Segment Start: Data shown

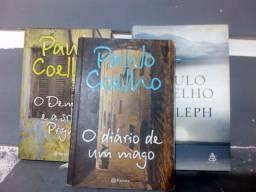 3 livros Paulo coelho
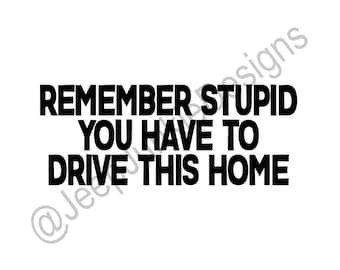Remember Stupid, You Have to Drive This Home - Jeep Custom Vinyl Decals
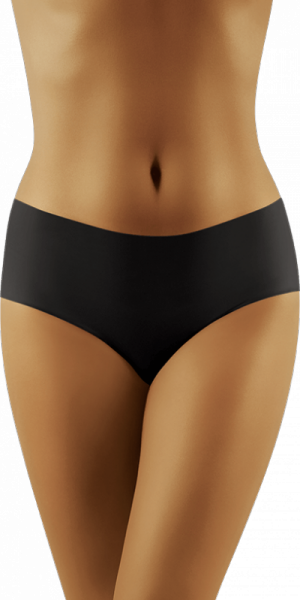 Wol-Bar Eco-Es Černé kalhotky M černá
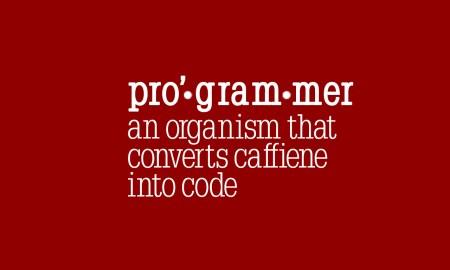 graphic-programmer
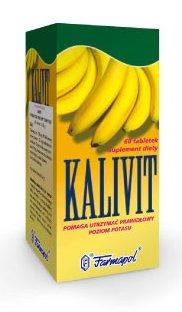 Kalivit - potas dla ciebie
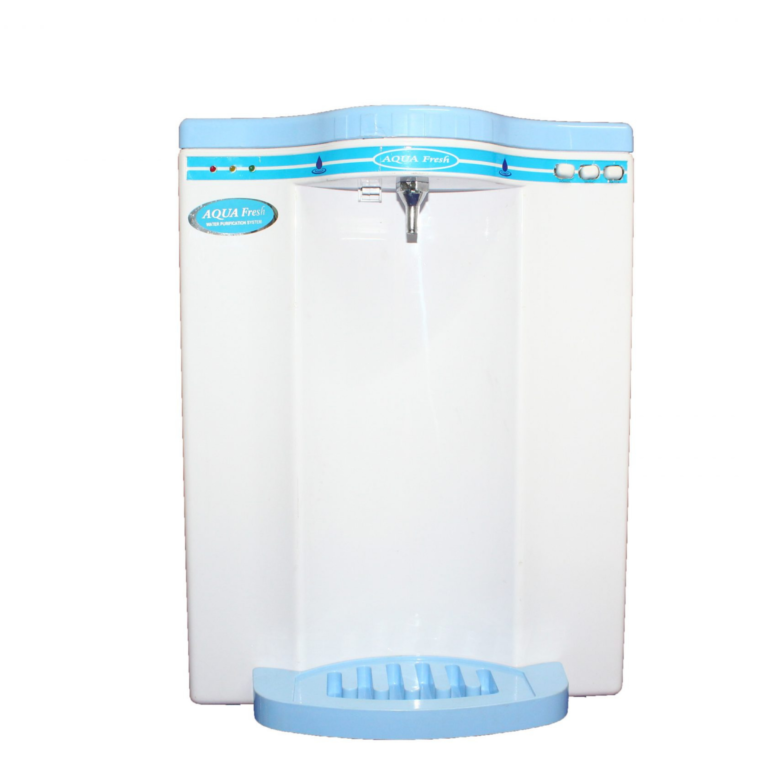 Aqua Fresh Nova UV Water Purifier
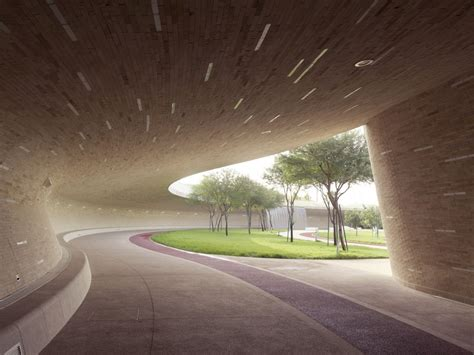 city park water and light installation is here at oxygen park education city doha e architect Inspirational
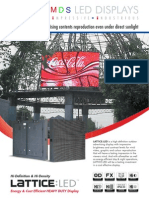 outdoor-led-wall.pdf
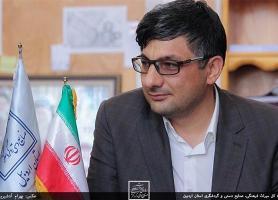 مراسم روز ملی اردبیل در ایوان شمس تهران برگزار می شود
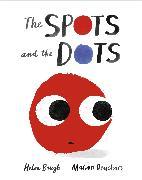 Cover-Bild zu Baugh, Helen: The Spots and the Dots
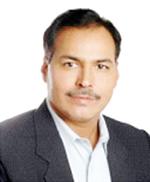 Prof J P Singh Joorel, Director, INFLIBNET Centre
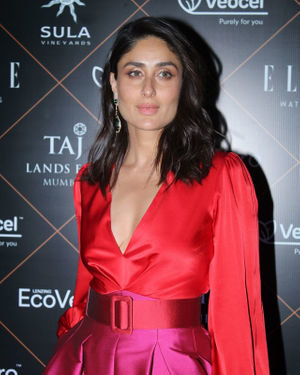 Kareena Kapoor - Photos: Elle Beauty Awards 2019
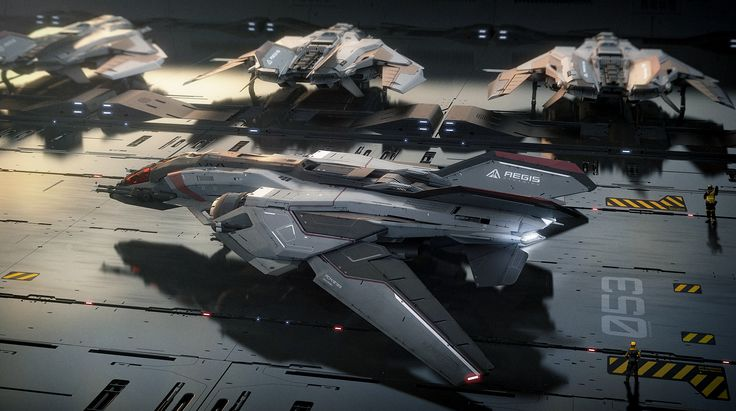 The Aegis Sabre and Military Ship Sale - Roberts Space Industries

Segment End: Data shown

** Task brief **
Everything in the material above should be reproduced exactly, except the pictures.

** Written reply **
 3 livros Paulo coelho
Remember Stupid, You Have to Drive This Home - Jeep Custom Vinyl Decals
 Wol-Bar Eco-Es Černé kalhotky M černá
 graphic-programmer
 Kalivit - potas dla ciebie
 Aqua Fresh Nova UV Water Purifier
 city park water and light installation is here at oxygen park education city doha e architect Inspirational
 outdoor-led-wall.pdf
 مراسم روز ملی اردبیل در ایوان شمس تهران برگزار می شود
 Cover-Bild zu Baugh, Helen: The Spots and the Dots
 Prof J P Singh Joorel, Director, INFLIBNET Centre
 Kareena Kapoor - Photos: Elle Beauty Awards 2019
 The Aegis Sabre and Military Ship Sale - Roberts Space Industries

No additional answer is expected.